私はハワイ島ヒロで生まれ育った「ハパ・ハオレ」、つまり日本人と白人の混血です。子供のころの思い出は、アウトドア活動、音楽、海、友達、そして家族と過ごした素晴らしい時間の楽しいつづれ織り…。ハワイ島は私の魂と心の一部と化しています。私は人との交わりを楽しみ、皆に敬意を払い、生活のさまざまなことどもをいつも新鮮な気持ちで受け止めています。妻のレネイ、母のキム、妹のミヤが、私を深いところで支えてくれます。
私の陶芸遍歴は 1993 年、ヒロ高校で始まりました。2003 年には、ハワイ大学で美術の学士号を取得しています。
略歴は次のとおりです
2007 年 ハワイ州ヒロ: 個展「Pure (純)」、酒器展示会、懐古堂 (Kaikodo)
2006 年 ハワイ州ヒロ: 個展「In Full Bloom (満月に)」、懐古堂 (Kaikodo)
2005 年 ハワイ州ヒロ: グループ展「Seduced by Luxury (絢爛な誘惑)」、懐古堂 (Kaikodo)

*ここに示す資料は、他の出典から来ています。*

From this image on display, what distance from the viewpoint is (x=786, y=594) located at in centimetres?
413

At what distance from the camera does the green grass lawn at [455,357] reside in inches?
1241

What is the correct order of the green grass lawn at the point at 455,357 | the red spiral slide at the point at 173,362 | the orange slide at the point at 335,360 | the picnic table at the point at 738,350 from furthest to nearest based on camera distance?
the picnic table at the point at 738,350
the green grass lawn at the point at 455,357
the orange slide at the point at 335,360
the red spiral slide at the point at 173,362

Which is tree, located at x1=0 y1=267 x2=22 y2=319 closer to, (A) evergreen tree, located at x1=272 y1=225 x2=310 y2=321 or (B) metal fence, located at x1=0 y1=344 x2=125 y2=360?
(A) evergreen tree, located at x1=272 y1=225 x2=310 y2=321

2003年、2004年 ハワイ州ホノルル: 合作による酒器展示会
2003 年 ハワイ州ホノルル: DREALハワイ社、ベルトコリンズ センター (Belt Collins Center) の全オフィスの委託事業
2003 年 ハワイ州ホノルル: 芸術アカデミー (Academy of Arts) センターにて、日本商工会議所主催の年次展示審査会
2003 年 ハワイ州ホノルル: 芸術アカデミー センター主催の年次全州展示審査会
ハワイでの自分の生活を省みると、偏見のない心、多様な人々や文化への理解と誇り、そして、どこまでも美しく、素朴で、力強いその環境への限りない愛情がそこで培われてきたことに思い当たります。私の作品には生活経験が映し出され、創造の息吹は、島そのものと同様、自然のままに流れています。
陶芸では自由な創作が可能ですが、それは、いかなる時も困難な作業となります。伝統的技法と非伝統的技法を用いた試行により、自分の限界と媒体の限界を常に押し上げ、そうすることで媒体への興味を自ら掻き立てます。私は、ろくろ、彫塑、手捻りの技法を作品に使用しますが、粘土の質感と、意図せぬ独特の反応は魅力的です。私の陶芸作品は、私の心を流れる想念の外的表現となっています。
「連作」は、長期にわたる一連の作品です。新たな連作の開始に伴う作業での未知の要素や胸の高鳴りは、私にとって楽しいものです。私は意識して新たな技法を自然発生的な形で開始し、それを発展させ、やがて作品に変化が現れるにつれインスピレーションを得ます。最終的には、それは統御された技法となり、自然な限界に達したことに私は満足して、また新たな試みを始めます。